Prince of Lies - James Lowder [89]
"That's not the way the story goes," the sour-faced novitiate shouted toward the stage. "Cyric didn't need to steal the Tablets of Fate! You make our god out to be nothing more than a common thief!"
The old showman peered over the top of the stage, along with the woman who apprenticed with him. "B – But the church," Marvelius stammered. "The patriarch approved this last year. He said the story happened this way. Look, I'll be glad to change-"
It was far too late for apologies or retractions. Three inquisitors appeared, one to either side of the stage, one behind it. The gold-armored knights of Cyric shattered the rickety wooden box, shredding the brightly dyed curtains and awning. The crowd scattered then, screaming, and it was all Vrakk could do to keep them from trampling each other and the surrounding merchant stalls. Had the parents not hustled their children away at the first shouts of heresy, the scene would have been much more chaotic.
Otto Marvelius remained a flashman until the end, trying to hide the fear in his voice as he said, "There's been a misunderstanding of local custom. Nothing more than that. We'll rectify any damage done and tithe a substantial sum to the church to – to – to pay for proper shows. They can be put on in this very marketplace…"
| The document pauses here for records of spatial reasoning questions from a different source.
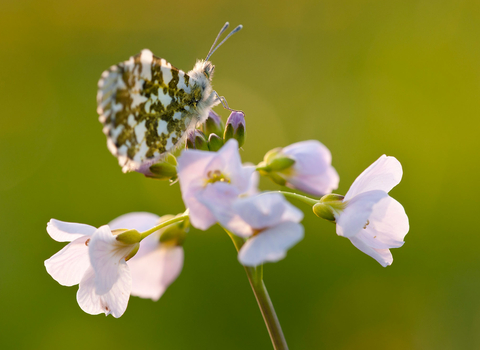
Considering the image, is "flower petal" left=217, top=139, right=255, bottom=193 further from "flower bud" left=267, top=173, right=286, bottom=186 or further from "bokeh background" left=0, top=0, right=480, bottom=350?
"bokeh background" left=0, top=0, right=480, bottom=350

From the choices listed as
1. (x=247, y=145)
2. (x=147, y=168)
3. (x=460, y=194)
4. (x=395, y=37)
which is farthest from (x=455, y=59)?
(x=147, y=168)

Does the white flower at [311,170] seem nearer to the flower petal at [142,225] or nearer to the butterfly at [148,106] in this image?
the butterfly at [148,106]

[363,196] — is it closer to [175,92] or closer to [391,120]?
[175,92]

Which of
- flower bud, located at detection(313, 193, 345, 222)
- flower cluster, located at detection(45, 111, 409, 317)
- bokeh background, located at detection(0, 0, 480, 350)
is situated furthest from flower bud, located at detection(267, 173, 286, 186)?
bokeh background, located at detection(0, 0, 480, 350)

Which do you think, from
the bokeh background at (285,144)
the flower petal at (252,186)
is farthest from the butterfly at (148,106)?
the bokeh background at (285,144)

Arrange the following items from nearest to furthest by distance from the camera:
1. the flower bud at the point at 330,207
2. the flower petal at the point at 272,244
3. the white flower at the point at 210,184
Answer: the flower petal at the point at 272,244
the white flower at the point at 210,184
the flower bud at the point at 330,207

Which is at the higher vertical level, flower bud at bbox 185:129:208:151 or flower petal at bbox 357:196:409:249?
flower bud at bbox 185:129:208:151

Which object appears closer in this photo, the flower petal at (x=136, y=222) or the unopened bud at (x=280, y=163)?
the unopened bud at (x=280, y=163)
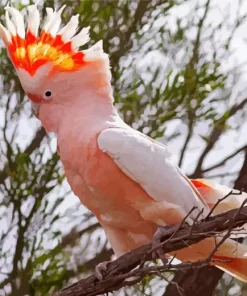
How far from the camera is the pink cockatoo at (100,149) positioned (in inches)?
33.7

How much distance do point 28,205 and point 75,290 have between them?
628mm

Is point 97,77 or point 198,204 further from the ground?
point 97,77

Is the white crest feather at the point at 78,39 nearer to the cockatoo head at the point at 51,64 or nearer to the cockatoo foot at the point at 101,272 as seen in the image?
the cockatoo head at the point at 51,64

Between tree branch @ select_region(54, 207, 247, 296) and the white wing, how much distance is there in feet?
0.19

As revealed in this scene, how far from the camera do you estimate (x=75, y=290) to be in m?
0.78

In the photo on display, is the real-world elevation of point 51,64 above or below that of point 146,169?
above

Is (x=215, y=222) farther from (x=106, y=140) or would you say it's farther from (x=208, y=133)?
(x=208, y=133)

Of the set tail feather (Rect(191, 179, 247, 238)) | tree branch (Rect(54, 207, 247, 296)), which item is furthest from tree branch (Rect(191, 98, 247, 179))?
tree branch (Rect(54, 207, 247, 296))

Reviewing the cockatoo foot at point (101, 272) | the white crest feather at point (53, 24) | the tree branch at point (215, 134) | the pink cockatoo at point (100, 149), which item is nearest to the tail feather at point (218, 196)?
the pink cockatoo at point (100, 149)

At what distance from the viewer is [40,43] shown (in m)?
0.93

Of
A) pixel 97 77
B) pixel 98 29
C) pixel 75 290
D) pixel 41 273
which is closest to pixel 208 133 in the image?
pixel 98 29

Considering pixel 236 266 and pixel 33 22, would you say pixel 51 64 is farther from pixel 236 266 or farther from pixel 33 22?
pixel 236 266

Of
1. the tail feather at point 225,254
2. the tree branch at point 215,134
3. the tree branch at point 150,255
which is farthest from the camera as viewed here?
the tree branch at point 215,134

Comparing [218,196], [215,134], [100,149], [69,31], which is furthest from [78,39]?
A: [215,134]
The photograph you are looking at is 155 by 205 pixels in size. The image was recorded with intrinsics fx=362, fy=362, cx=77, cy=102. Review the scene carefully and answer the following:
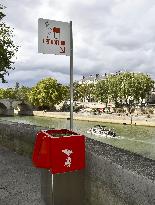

The puppeteer was still trying to smooth things over when one of the inquisitors drove a fist through his chest.
Marvelius's apprentice took the attack not nearly so well. She screamed and curled up into a tight ball, no doubt hoping with all her heart she'd wake up at any moment and find this ghastliness a horrible dream. It wasn't to be; the remaining armored destroyers of heterodoxy pulled her messily into two gory halves.
Then, after stomping all three puppets into shards, the inquisitors disappeared.
Panic clouded Ivlisar's eyes as he clung to Vrakk. "Please, I'm going to leave the city."
"I don't care!" the orc shouted. He tried to pry the body snatcher from one arm, doing his best to slow the frenzied crowd with the other.
"Get me a pass."
Vrakk stopped struggling, standing still at the center of the rushing mob. People crashed into his steel-muscled frame, but they found him as rooted as a thousand-year-old oak. Twice, Ivlisar was dragged a few steps away by the throng. Both times the elf struggled back, his pleading eyes locked on the orc's gray-green face.
Then the mob was past, and the two stood face to face.
"I need a pass," Ivlisar repeated. "I've no legal trade, so the city won't grant me one. You have to do this for me. Fzoul might be able-"
"Never say his name out loud," Vrakk said.
"I'll say more than that." Nervously Ivlisar twisted his long fingers into the hem of his cloak.
"Don't," Vrakk warned simply.
"If you don't get me a pass-"
The body snatcher never finished the threat. Vrakk buried his sword deep in the elf's chest. Not the cleanest kill the orc had ever made, but certainly one of the quickest.
"What do you think you're doing?" the sour-faced priest shouted as he came upon Vrakk cleaning his sword on the elf's corpse.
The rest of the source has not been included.